### DATA BLOCK
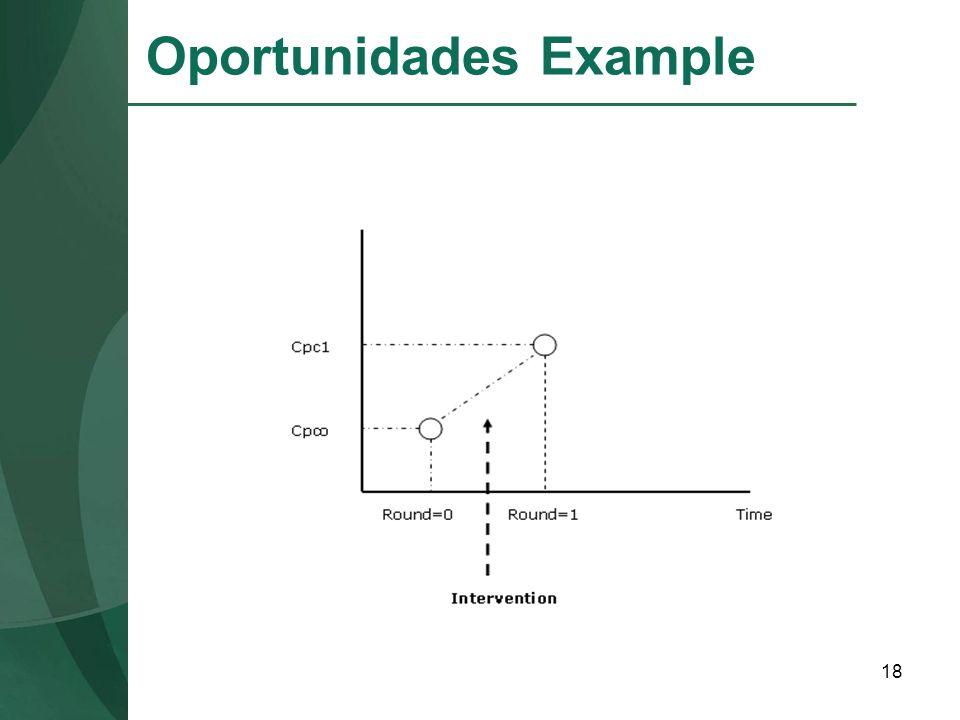 Oportunidades Example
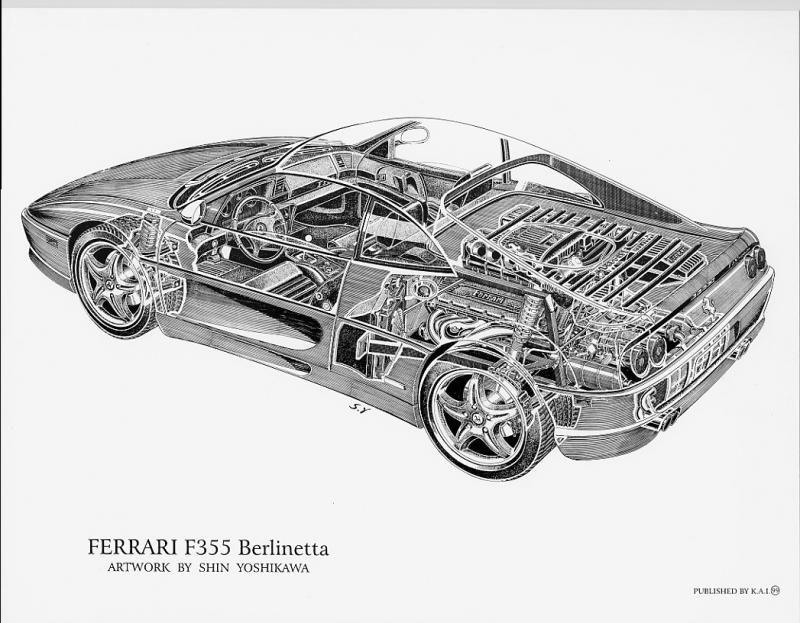 Wiring Diagram Ferrari F355 Onlinerh495shareplmde: Ferrari 355 Wiring Diagram At Gmaili.net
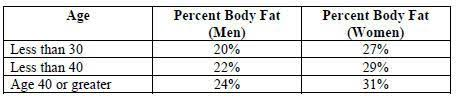 Chart Showing Healthy Body Fat Percentages Us Coast Guard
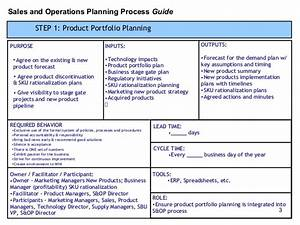 sop process template With sales sop template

### BRIEF
None of the pictures should be reproduced; all other material above must be set down exactly.

### FINISHED EXERCISE
 Oportunidades Example
 Wiring Diagram Ferrari F355 Onlinerh495shareplmde: Ferrari 355 Wiring Diagram At Gmaili.net
 Chart Showing Healthy Body Fat Percentages Us Coast Guard
 sop process template With sales sop template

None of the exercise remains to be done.